Text passage -
----

Also provided herein are methods of using the compounds or compositions described herein. Also provided herein are methods for treating a disease or condition in a subject in need thereof, comprising administering to the subject an effective amount of any compound or composition described herein.

Also provided herein are methods for treating cancer in a subject. Such methods include administering to a subject an effective amount of one or more compounds or compositions described herein, or a pharmaceutically acceptable salt thereof. The compounds and compositions described herein, or pharmaceutically acceptable salts thereof, can be used to treat cancer in humans (e.g., pediatric and elderly populations) and animals (e.g., veterinary applications). Disclosure methods may optionally include identifying patients who need or may need treatment for cancer. Examples of types of cancer that can be treated by the compounds and compositions described herein include bladder cancer, brain cancer, breast cancer, colorectal cancer, cervical cancer, gastrointestinal cancer, urogenital tract cancer, head and neck cancer, lung cancer, ovarian cancer, pancreatic cancer, prostate cancer, kidney cancer, skin cancer, and testicular cancer. Further examples include cancers and/or tumors of the anus, bile duct, bone, bone marrow, intestine (including colon and rectum), eye, gall bladder, kidney, mouth, throat, esophagus, stomach, testicles, cervix, mesothelioma, neuroendocrine, penis, skin, spinal cord, thyroid, vagina, vulva, uterus, liver, muscle, blood cells (including lymphocytes and other immune system cells). Further examples of cancers that can be treated by the compounds and compositions described herein include carcinoma, Karposi's sarcoma, melanoma, mesothelioma, soft tissue sarcoma, pancreatic cancer, lung cancer, leukemias (acute lymphoblastic, acute myeloid, chronic lymphocytic, chronic myeloid, and others), and lymphomas (Hodgkin's and non-Hodgkin's), and multiple myeloma.

----

Assignment 1 - Do these statements agree with the cancer-treatment passage? Answer yes or no for each and quote the words that decide it: (a) The compounds and compositions can be used to treat cancer in animals. (b) Identifying patients who need cancer treatment is a required step of the methods. (c) Treatment in humans is limited to adults.
Assignment 2 - From the cancer-treatment passage, copy out the section between "Also provided herein are methods of" and "composition described herein.", inclusive.
You won't need the rows that follow.

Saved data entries

----

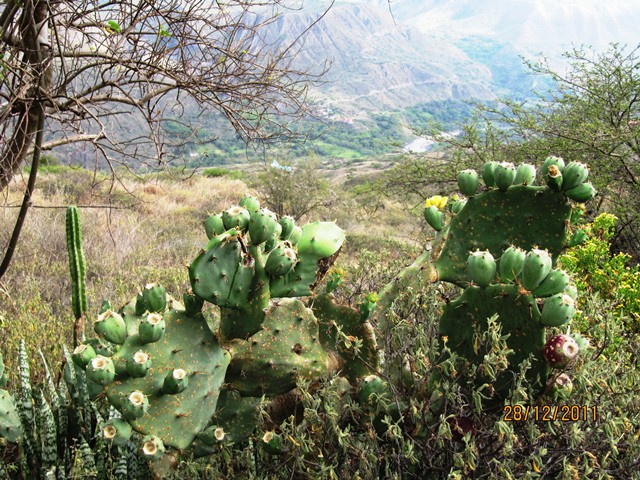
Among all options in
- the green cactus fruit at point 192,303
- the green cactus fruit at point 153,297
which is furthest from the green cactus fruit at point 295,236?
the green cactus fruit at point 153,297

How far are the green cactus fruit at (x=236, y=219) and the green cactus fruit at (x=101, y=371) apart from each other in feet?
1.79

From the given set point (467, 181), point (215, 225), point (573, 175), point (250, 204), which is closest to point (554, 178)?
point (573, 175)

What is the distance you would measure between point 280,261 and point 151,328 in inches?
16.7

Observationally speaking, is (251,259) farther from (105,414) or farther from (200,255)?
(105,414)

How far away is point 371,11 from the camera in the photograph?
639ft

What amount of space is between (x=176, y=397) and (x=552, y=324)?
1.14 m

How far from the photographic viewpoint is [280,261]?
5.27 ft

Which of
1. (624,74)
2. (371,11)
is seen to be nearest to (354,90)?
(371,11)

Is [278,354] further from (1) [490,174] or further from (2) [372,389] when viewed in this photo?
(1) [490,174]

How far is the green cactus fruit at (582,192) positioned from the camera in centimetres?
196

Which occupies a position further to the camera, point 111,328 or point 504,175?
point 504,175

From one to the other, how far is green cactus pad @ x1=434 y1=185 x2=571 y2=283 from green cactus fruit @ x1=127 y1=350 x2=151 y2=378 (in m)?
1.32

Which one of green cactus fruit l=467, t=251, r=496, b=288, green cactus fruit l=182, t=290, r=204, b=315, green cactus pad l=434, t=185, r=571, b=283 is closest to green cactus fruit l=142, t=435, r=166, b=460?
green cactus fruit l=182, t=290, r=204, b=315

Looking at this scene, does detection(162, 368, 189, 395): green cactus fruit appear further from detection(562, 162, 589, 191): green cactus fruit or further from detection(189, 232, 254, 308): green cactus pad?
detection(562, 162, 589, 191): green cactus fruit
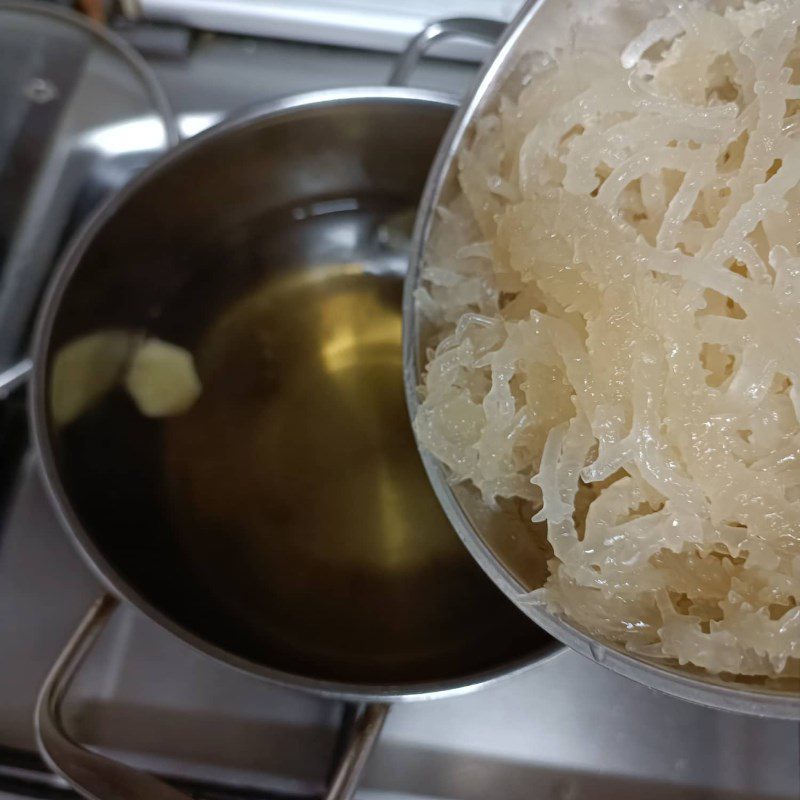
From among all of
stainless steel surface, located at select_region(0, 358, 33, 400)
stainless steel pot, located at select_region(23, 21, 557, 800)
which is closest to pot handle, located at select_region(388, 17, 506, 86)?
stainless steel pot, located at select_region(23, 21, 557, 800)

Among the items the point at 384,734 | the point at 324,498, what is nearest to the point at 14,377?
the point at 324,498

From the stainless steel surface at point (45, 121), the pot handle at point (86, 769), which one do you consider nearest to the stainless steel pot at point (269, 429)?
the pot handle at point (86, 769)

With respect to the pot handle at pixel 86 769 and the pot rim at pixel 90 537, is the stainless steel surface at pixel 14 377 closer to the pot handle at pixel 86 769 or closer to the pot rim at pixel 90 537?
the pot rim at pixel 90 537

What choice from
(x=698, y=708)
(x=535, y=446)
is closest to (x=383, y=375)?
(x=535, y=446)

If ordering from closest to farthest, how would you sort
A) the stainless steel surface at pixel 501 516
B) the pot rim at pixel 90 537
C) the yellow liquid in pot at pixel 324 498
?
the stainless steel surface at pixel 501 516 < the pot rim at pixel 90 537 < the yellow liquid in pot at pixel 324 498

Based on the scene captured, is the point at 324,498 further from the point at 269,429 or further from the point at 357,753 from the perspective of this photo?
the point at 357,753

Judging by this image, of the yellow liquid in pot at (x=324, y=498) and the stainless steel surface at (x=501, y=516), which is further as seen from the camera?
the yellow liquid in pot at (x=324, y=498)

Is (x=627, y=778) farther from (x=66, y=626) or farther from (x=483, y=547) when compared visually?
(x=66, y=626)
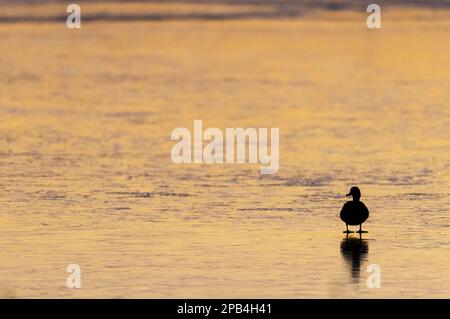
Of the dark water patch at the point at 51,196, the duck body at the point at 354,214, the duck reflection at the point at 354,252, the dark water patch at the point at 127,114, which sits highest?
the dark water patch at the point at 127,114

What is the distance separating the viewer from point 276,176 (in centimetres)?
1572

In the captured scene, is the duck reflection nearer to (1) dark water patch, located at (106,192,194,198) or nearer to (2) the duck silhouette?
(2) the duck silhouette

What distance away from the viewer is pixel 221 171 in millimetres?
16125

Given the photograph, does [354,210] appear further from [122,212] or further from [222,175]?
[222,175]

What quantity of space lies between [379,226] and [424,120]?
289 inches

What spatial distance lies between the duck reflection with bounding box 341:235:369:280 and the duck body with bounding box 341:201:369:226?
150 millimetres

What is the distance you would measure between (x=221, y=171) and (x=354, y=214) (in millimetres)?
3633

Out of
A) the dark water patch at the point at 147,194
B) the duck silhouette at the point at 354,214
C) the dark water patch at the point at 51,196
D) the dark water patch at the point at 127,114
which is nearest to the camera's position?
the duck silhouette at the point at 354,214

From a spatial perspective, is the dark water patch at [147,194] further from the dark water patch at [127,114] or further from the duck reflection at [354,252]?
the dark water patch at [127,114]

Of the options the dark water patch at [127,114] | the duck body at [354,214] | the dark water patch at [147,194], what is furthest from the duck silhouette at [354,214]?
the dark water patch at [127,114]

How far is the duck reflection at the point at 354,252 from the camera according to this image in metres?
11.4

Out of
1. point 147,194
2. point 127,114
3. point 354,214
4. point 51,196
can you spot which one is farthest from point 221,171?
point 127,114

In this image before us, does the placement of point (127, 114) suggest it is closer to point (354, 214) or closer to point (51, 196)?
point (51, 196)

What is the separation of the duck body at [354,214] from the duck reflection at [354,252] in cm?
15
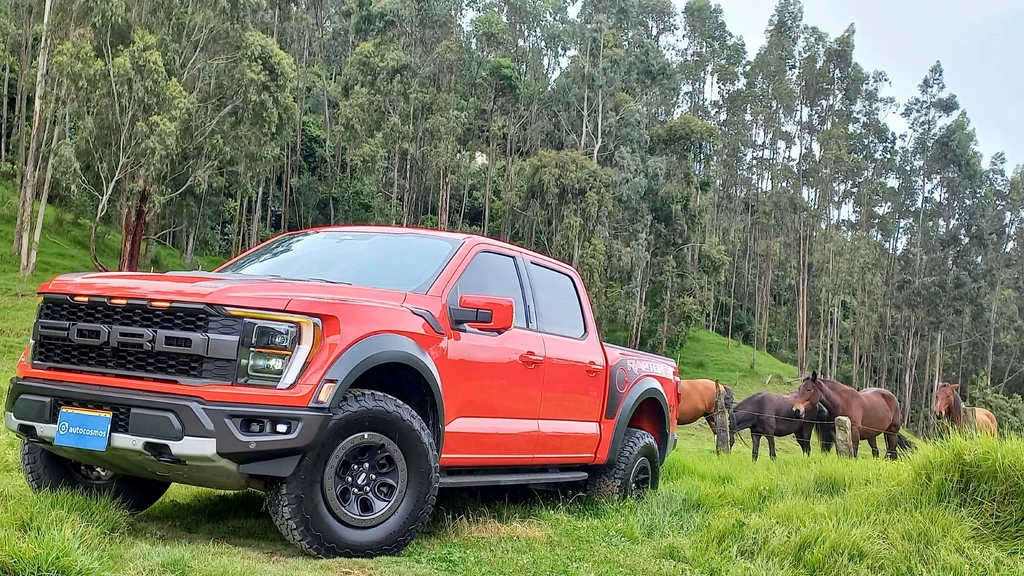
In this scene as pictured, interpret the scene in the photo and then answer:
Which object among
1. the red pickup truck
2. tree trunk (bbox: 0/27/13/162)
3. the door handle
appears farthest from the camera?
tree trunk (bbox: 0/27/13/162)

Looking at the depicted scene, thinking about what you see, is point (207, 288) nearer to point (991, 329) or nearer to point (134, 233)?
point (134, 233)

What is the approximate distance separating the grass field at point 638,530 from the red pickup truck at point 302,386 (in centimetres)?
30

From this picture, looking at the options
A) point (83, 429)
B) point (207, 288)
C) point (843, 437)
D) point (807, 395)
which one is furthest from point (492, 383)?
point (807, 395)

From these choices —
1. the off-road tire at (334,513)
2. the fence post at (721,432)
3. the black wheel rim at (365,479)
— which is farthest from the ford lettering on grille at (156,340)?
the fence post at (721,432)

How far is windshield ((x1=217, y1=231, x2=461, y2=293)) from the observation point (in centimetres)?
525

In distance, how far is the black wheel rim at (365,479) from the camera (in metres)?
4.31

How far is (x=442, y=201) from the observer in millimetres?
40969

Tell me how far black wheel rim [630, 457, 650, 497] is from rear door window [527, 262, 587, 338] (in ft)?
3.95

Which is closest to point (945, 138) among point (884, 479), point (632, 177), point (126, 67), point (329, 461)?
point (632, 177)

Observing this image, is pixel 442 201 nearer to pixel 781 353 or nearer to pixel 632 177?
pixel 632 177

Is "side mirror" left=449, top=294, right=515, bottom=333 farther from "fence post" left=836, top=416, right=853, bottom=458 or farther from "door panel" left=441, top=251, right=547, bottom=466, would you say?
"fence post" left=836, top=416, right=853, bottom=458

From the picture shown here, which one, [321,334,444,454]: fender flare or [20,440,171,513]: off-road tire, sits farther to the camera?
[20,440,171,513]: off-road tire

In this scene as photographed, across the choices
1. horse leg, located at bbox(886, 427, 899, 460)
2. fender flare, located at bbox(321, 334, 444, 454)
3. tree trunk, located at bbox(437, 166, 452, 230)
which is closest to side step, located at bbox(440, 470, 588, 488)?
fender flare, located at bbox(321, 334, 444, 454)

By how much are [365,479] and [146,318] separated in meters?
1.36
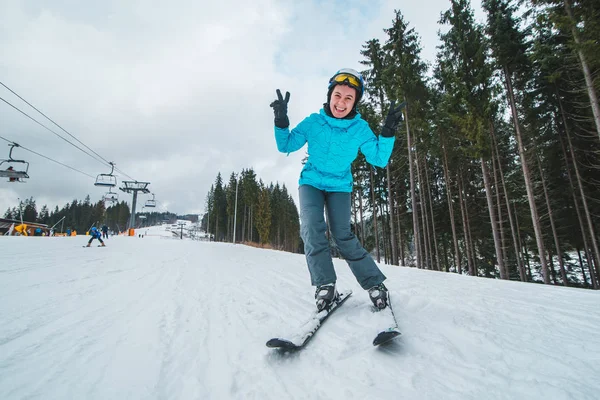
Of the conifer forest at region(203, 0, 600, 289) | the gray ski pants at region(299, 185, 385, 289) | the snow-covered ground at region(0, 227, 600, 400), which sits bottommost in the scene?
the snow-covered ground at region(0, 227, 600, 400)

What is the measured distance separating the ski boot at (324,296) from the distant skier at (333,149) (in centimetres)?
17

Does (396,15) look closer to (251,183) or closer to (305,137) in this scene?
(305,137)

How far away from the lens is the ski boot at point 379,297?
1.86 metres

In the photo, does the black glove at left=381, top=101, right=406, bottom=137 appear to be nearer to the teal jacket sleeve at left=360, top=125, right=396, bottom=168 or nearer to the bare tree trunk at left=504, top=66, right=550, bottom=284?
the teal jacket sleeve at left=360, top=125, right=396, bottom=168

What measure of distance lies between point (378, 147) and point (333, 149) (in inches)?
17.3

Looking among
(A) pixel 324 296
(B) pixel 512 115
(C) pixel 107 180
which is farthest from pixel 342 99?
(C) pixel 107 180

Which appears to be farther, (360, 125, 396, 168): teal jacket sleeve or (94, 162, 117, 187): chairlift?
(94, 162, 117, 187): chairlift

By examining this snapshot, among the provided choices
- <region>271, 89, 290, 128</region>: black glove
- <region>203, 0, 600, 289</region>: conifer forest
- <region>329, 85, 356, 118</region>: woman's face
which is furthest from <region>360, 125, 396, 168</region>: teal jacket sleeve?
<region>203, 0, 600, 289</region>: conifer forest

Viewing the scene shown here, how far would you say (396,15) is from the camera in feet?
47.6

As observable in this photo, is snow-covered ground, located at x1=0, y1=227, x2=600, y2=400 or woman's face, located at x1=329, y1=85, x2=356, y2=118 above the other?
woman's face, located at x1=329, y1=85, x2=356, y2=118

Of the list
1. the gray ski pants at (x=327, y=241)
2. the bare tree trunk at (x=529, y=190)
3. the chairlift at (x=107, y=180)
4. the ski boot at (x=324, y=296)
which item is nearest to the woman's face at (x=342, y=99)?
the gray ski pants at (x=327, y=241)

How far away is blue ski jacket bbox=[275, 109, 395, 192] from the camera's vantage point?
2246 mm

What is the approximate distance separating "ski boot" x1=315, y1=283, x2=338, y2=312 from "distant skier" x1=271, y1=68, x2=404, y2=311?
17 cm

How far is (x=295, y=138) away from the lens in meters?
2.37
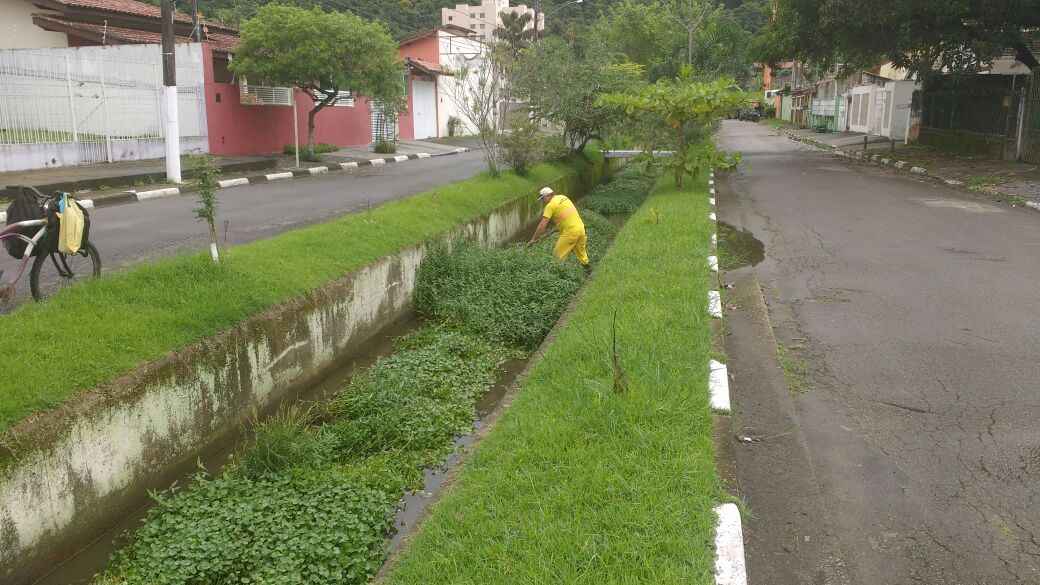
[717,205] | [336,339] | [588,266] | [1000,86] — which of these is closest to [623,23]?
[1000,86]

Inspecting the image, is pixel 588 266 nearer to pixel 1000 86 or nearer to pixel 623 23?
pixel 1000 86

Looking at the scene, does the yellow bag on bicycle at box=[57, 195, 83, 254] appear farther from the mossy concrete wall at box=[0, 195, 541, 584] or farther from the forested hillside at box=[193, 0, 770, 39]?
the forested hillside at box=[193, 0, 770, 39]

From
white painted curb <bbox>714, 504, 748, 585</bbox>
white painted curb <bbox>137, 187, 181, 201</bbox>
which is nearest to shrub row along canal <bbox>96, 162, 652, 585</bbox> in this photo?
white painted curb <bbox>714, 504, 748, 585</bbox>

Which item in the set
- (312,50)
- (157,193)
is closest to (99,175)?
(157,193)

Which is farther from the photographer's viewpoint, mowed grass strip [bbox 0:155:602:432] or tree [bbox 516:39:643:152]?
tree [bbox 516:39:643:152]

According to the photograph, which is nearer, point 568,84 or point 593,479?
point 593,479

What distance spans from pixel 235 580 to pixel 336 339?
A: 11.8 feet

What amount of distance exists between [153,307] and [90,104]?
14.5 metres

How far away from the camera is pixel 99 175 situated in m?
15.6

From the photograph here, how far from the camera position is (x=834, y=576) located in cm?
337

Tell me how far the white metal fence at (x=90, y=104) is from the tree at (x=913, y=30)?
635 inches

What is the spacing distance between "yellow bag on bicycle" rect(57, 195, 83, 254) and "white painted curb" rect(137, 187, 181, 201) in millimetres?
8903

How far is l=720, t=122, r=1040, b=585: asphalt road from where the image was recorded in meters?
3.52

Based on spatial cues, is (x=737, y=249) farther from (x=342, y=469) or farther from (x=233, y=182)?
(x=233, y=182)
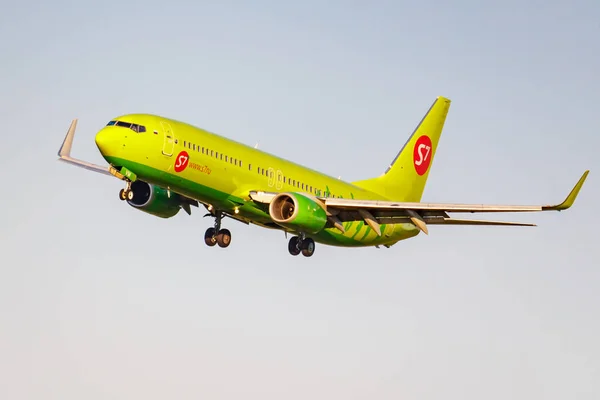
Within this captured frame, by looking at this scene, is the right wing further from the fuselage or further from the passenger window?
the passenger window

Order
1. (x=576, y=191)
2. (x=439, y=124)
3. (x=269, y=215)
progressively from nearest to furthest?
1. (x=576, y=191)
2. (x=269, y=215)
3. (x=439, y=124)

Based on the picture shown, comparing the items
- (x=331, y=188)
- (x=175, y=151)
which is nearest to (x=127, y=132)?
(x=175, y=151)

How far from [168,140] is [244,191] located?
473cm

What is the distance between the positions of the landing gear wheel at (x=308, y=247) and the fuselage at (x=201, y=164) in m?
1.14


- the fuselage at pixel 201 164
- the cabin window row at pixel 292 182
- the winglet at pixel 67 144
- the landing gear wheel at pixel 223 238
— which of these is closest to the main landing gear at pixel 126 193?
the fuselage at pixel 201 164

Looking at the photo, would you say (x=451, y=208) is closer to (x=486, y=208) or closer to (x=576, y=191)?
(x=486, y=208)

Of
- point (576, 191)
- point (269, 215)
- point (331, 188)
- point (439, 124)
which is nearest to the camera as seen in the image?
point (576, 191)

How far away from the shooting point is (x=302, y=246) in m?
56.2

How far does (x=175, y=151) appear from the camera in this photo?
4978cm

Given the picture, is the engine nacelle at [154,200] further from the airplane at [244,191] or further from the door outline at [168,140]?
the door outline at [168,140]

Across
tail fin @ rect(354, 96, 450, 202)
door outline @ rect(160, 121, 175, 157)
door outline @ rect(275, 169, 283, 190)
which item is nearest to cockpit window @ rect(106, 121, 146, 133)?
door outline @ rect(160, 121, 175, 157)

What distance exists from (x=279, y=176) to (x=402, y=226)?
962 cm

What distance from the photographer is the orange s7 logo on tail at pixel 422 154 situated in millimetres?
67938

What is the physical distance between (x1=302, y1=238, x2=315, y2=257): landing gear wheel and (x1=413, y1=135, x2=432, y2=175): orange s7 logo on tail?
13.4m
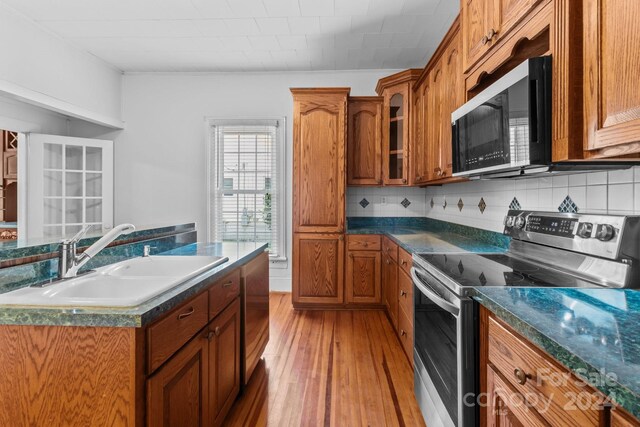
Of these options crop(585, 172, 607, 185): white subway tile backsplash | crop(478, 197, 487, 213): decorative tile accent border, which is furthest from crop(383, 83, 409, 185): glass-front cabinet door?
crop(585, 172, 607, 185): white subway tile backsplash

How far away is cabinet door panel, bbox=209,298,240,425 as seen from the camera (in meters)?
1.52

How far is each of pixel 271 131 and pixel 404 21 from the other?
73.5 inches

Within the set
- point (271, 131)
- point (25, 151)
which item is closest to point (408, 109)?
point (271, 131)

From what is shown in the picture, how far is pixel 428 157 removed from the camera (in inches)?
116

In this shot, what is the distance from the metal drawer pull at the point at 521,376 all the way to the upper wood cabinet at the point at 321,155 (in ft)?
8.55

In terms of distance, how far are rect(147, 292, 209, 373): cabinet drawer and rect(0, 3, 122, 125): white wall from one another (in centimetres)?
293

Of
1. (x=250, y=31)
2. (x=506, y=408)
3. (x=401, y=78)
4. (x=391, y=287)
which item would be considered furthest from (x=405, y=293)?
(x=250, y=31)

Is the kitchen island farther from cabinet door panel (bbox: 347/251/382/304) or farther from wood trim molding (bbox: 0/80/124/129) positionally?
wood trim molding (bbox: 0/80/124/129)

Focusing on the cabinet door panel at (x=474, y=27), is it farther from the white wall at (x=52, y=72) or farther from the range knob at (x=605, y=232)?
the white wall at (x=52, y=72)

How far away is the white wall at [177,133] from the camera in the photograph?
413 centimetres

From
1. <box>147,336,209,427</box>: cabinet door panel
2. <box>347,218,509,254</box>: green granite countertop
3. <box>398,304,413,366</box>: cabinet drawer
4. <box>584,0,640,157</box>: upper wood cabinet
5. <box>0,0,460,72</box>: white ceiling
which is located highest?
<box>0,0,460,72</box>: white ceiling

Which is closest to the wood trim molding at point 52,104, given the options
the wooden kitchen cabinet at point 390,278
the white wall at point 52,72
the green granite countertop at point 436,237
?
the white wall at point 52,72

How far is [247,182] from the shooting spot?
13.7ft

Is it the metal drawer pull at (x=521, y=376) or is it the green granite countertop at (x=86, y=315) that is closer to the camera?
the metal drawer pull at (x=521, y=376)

----

Your response 1 -
(a) Yes: "and animals (e.g., veterinary applications)"
(b) No: "Disclosure methods may optionally include identifying patients who need or may need treatment for cancer."
(c) No: "(e.g., pediatric and elderly populations)"

Your response 2 -
Also provided herein are methods of using the compounds or compositions described herein. Also provided herein are methods for treating a disease or condition in a subject in need thereof, comprising administering to the subject an effective amount of any compound or composition described herein.